» **Extrait retenu**:
Délai de prescription d’une action en requalification de contrats de mission

Patricia VIANE CAUVAIN
Patricia VIANE CAUVAIN - Avocat

Source : Cour de Cassation Sociale 30 juin 2021 n° 19-16655.

 

Par 5 arrêts publiés au Bulletin en date du 30 juin 2021, la Chambre Sociale de la Cour de Cassation Rappelle  que la durée de la prescription des actions dépend de la nature de la créance.

 

La Cour de Cassation s’est ainsi prononcée sur les délais de prescription à retenir lorsque la demande est fondée sur l’ invalidité d’une convention de forfait jours, sur la requalification d’un contrat de travail à temps partiel en un contrat de travail à temps complet, sur l’inégalité de traitement, une demande de gratification liée à une médaille du travail.

 

Dans l’espèce visée ci-dessus, un salarié travailleur intérimaire a été mis à disposition d’une entreprise utilisatrice moyennant 93 contrats de mission en un peu moins de 4 ans.

 

Le salarié saisit la juridiction prud’homale aux fins de solliciter la requalification de ses contrats de mission en contrat à durée indéterminée.

 

Il soutient que les contrats successifs ont eu en réalité pour objet de pallier l’activité normale et permanente de l’entreprise utilisatrice, entreprise de logistique.

 

Le salarié obtient gain de cause, l’entreprise utilisatrice est condamnée notamment à verser des sommes au titre de l’indemnité de requalification, l’indemnité légale de licenciement, des dommages et intérêts pour licenciement sans cause réelle et sérieuse.

 

L’employeur forme un pourvoi devant la Cour de Cassation et reproche à la Cour d’Appel d’avoir rejeté ses fins de non-recevoir tirées de la prescription.

 

L’employeur considère en effet que le point de départ du délai de prescription de l’action en requalification fondée sur l’absence de justification par l’entreprise utilisatrice de la régularité du motif invoqué pour recourir au travail temporaire, est la conclusion du contrat de mission.

 

Il est reproché également à la Cour d’Appel d’avoir considéré, s’agissant de l’action en paiement des salaires que l’action introduite par le salarié pour obtenir paiement des salaires n’était pas prescrite.

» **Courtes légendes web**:

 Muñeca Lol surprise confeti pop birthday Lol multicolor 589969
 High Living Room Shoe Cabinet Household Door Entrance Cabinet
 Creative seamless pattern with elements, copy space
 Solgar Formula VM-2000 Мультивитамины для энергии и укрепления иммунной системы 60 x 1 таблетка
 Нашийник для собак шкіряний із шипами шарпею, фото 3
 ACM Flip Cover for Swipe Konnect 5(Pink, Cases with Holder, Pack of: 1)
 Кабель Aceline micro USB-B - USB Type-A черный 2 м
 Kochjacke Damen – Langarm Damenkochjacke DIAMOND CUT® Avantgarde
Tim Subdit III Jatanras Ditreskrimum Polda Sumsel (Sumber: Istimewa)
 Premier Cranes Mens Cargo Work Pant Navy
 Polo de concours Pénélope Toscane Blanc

...

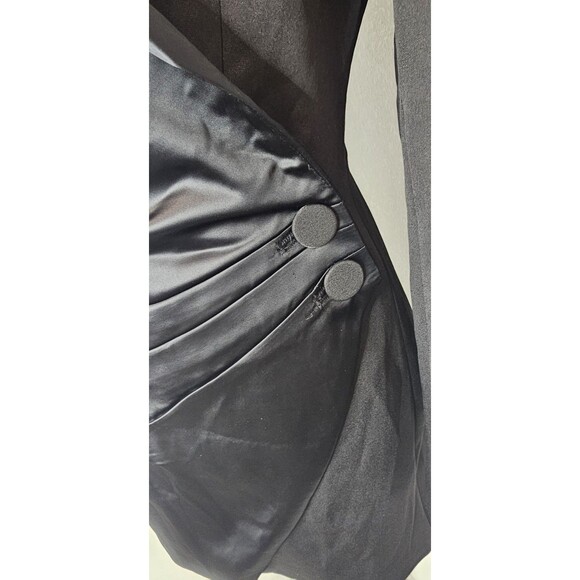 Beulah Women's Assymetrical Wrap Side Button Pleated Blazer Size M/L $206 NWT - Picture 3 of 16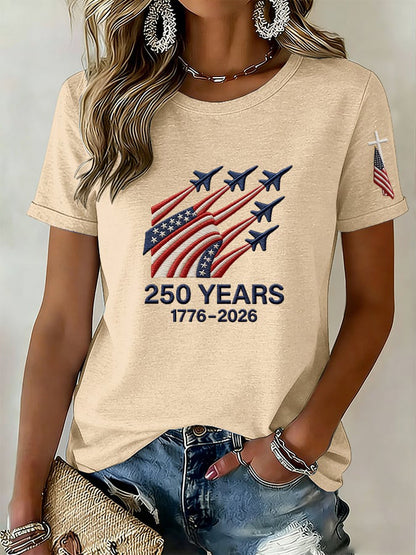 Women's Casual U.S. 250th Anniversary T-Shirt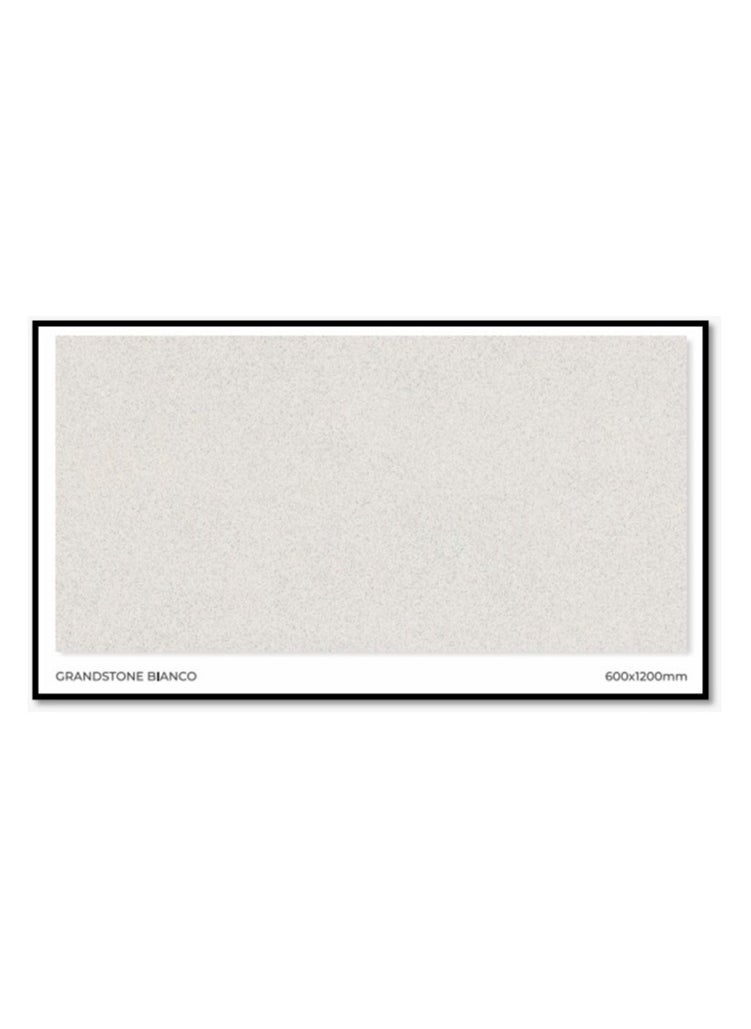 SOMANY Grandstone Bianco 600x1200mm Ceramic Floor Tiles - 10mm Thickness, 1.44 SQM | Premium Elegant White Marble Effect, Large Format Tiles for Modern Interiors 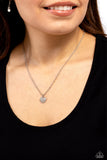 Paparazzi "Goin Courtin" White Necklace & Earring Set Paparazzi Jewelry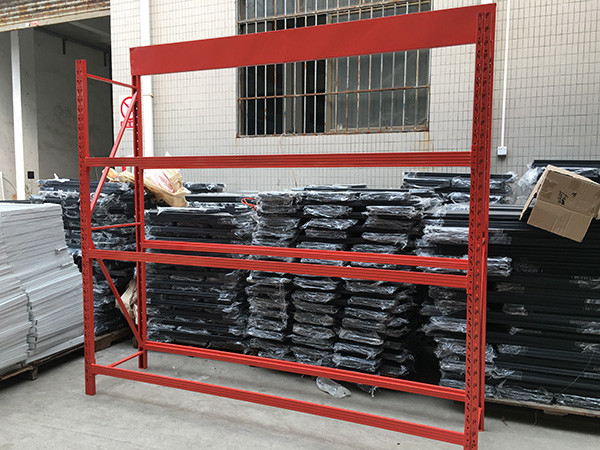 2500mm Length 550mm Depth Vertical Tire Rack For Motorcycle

» **Travail à faire**:
1. Répondez aux questions suivantes à partir du texte sur la prescription :
(a) Combien d'arrêts la Chambre sociale de la Cour de cassation a-t-elle publiés au Bulletin le 30 juin 2021 ?
(b) Combien de contrats de mission le salarié intérimaire a-t-il conclus, et sur quelle durée ?
(c) Quelle est l'activité de l'entreprise utilisatrice ?
2. Recopiez le passage du texte sur la prescription qui commence par « Il soutient que » et se termine par « de la prescription. ».

» **Corrigé des exercices**:
1.
(a) Cinq arrêts.
(b) 93 contrats de mission, en un peu moins de 4 ans.
(c) C'est une entreprise de logistique.

2.
Il soutient que les contrats successifs ont eu en réalité pour objet de pallier l’activité normale et permanente de l’entreprise utilisatrice, entreprise de logistique.

 

Le salarié obtient gain de cause, l’entreprise utilisatrice est condamnée notamment à verser des sommes au titre de l’indemnité de requalification, l’indemnité légale de licenciement, des dommages et intérêts pour licenciement sans cause réelle et sérieuse.

 

L’employeur forme un pourvoi devant la Cour de Cassation et reproche à la Cour d’Appel d’avoir rejeté ses fins de non-recevoir tirées de la prescription.